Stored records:
◇ ◇ ◇ ◇
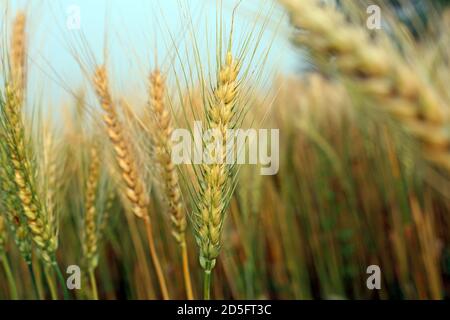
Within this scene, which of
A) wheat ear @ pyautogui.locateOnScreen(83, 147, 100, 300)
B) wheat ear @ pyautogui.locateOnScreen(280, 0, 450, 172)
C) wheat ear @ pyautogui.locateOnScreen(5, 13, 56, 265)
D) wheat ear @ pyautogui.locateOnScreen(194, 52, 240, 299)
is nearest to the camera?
wheat ear @ pyautogui.locateOnScreen(280, 0, 450, 172)

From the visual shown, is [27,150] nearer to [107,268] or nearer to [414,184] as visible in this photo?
[107,268]

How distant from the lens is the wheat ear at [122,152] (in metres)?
0.93

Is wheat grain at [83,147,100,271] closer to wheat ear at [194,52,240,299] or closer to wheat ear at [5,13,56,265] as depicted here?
wheat ear at [5,13,56,265]

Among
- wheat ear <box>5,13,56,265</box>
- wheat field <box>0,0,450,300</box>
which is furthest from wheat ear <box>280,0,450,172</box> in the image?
wheat ear <box>5,13,56,265</box>

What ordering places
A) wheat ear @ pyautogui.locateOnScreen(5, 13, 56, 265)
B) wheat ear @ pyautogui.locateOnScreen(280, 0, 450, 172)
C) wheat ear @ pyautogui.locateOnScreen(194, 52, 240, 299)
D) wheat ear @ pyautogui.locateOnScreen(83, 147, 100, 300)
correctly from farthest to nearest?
wheat ear @ pyautogui.locateOnScreen(83, 147, 100, 300)
wheat ear @ pyautogui.locateOnScreen(5, 13, 56, 265)
wheat ear @ pyautogui.locateOnScreen(194, 52, 240, 299)
wheat ear @ pyautogui.locateOnScreen(280, 0, 450, 172)

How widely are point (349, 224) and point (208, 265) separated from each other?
91 centimetres

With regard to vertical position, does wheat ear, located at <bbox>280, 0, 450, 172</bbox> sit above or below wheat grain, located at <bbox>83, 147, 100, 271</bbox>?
above

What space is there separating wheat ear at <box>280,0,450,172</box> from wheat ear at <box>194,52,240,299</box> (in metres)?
0.22

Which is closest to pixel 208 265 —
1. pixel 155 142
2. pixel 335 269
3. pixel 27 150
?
pixel 155 142

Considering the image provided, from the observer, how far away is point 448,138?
19.2 inches

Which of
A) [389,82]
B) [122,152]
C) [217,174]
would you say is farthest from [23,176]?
[389,82]

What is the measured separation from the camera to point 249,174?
126 centimetres

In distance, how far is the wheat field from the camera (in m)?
0.57

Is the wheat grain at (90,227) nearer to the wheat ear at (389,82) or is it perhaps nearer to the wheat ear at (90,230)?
the wheat ear at (90,230)
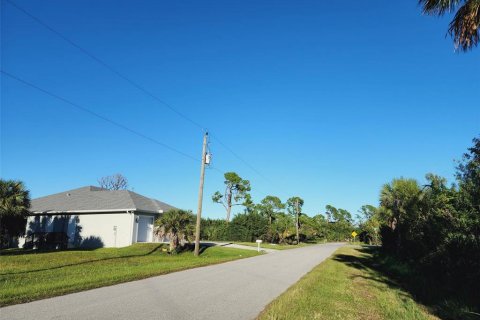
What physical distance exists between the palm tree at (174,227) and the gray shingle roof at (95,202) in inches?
227

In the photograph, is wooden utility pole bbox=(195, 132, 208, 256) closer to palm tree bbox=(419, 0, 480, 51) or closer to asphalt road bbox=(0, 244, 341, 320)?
asphalt road bbox=(0, 244, 341, 320)

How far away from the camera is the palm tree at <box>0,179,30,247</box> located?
2177cm

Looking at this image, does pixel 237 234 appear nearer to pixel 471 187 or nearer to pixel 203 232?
pixel 203 232

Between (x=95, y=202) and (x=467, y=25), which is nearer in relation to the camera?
(x=467, y=25)

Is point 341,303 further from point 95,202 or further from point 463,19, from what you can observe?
point 95,202

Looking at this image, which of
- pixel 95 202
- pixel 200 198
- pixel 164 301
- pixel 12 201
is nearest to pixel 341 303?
pixel 164 301

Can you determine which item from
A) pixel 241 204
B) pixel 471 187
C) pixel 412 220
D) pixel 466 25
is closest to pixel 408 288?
pixel 471 187

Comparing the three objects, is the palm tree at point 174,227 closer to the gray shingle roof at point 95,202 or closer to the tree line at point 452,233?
◇ ◇ ◇ ◇
■ TO BE DONE: Edit the records so that every "wheat grain" becomes "wheat kernel" and everything else stays the same. Leave the pictures out of your answer.

■ WRITTEN REPLY:
Within this scene, which of
A) wheat ear @ pyautogui.locateOnScreen(83, 147, 100, 300)
B) wheat ear @ pyautogui.locateOnScreen(280, 0, 450, 172)
C) wheat ear @ pyautogui.locateOnScreen(5, 13, 56, 265)
D) wheat ear @ pyautogui.locateOnScreen(194, 52, 240, 299)
is nearest to the camera?
wheat ear @ pyautogui.locateOnScreen(280, 0, 450, 172)

From the visual shown, is [27,150] nearer to [107,268] or nearer to [414,184] as visible in this photo?
[107,268]

How distant from the lens is the wheat ear at [122,152] (in metres)?
0.93

Is wheat kernel at [83,147,100,271] closer to wheat ear at [194,52,240,299] or closer to wheat ear at [5,13,56,265] as depicted here?
wheat ear at [5,13,56,265]

Among
- wheat ear <box>5,13,56,265</box>
- wheat field <box>0,0,450,300</box>
which is furthest from wheat ear <box>280,0,450,172</box> in the image?
wheat ear <box>5,13,56,265</box>

What ordering places
A) wheat ear @ pyautogui.locateOnScreen(5, 13, 56, 265)
B) wheat ear @ pyautogui.locateOnScreen(280, 0, 450, 172)
C) wheat ear @ pyautogui.locateOnScreen(194, 52, 240, 299)
D) wheat ear @ pyautogui.locateOnScreen(83, 147, 100, 300)
correctly from farthest to nearest?
wheat ear @ pyautogui.locateOnScreen(83, 147, 100, 300)
wheat ear @ pyautogui.locateOnScreen(5, 13, 56, 265)
wheat ear @ pyautogui.locateOnScreen(194, 52, 240, 299)
wheat ear @ pyautogui.locateOnScreen(280, 0, 450, 172)

How widely are point (349, 224) and point (208, 265) separated from each other?
91 centimetres

With regard to vertical position, does wheat ear, located at <bbox>280, 0, 450, 172</bbox> sit above or below wheat kernel, located at <bbox>83, 147, 100, 271</bbox>?
above

What space is there separating wheat ear at <box>280,0,450,172</box> from wheat ear at <box>194,52,240,299</box> (in metres)?
0.22

Which is closest to pixel 208 265 —
1. pixel 155 142
2. pixel 335 269
3. pixel 27 150
?
pixel 155 142

Considering the image provided, from the observer, how far away is point 448,138?
19.2 inches

Which of
A) [389,82]
B) [122,152]
C) [217,174]
would you say is farthest from [23,176]?
[389,82]

What is the measured separation from the camera to point 249,174?
126 centimetres

In distance, how far is the wheat field from the camera (in m)?
0.57

Is the wheat kernel at (90,227) nearer to the wheat ear at (389,82) or is it perhaps nearer to the wheat ear at (90,230)?
the wheat ear at (90,230)
What physical distance exists between the palm tree at (174,227) and the gray shingle roof at (95,202) in inches?
227

In the photograph, is wooden utility pole bbox=(195, 132, 208, 256) closer to palm tree bbox=(419, 0, 480, 51) or closer to asphalt road bbox=(0, 244, 341, 320)?
asphalt road bbox=(0, 244, 341, 320)

How far away from the camera is the palm tree at <box>0,179,30,247</box> located?
2177cm

Looking at this image, does pixel 237 234 appear nearer to pixel 471 187 or nearer to pixel 203 232?
pixel 203 232

Between (x=95, y=202) and (x=467, y=25), which is nearer in relation to the camera?
(x=467, y=25)

Is point 341,303 further from point 95,202 or further from point 463,19, from what you can observe?
point 95,202

Looking at this image, which of
- pixel 95 202
- pixel 200 198
- pixel 164 301
- pixel 12 201
is nearest to pixel 341 303?
pixel 164 301

Can you determine which item from
A) pixel 241 204
B) pixel 471 187
C) pixel 412 220
D) pixel 466 25
is closest to pixel 408 288?
pixel 471 187

Comparing the three objects, is the palm tree at point 174,227 closer to the gray shingle roof at point 95,202 or closer to the tree line at point 452,233?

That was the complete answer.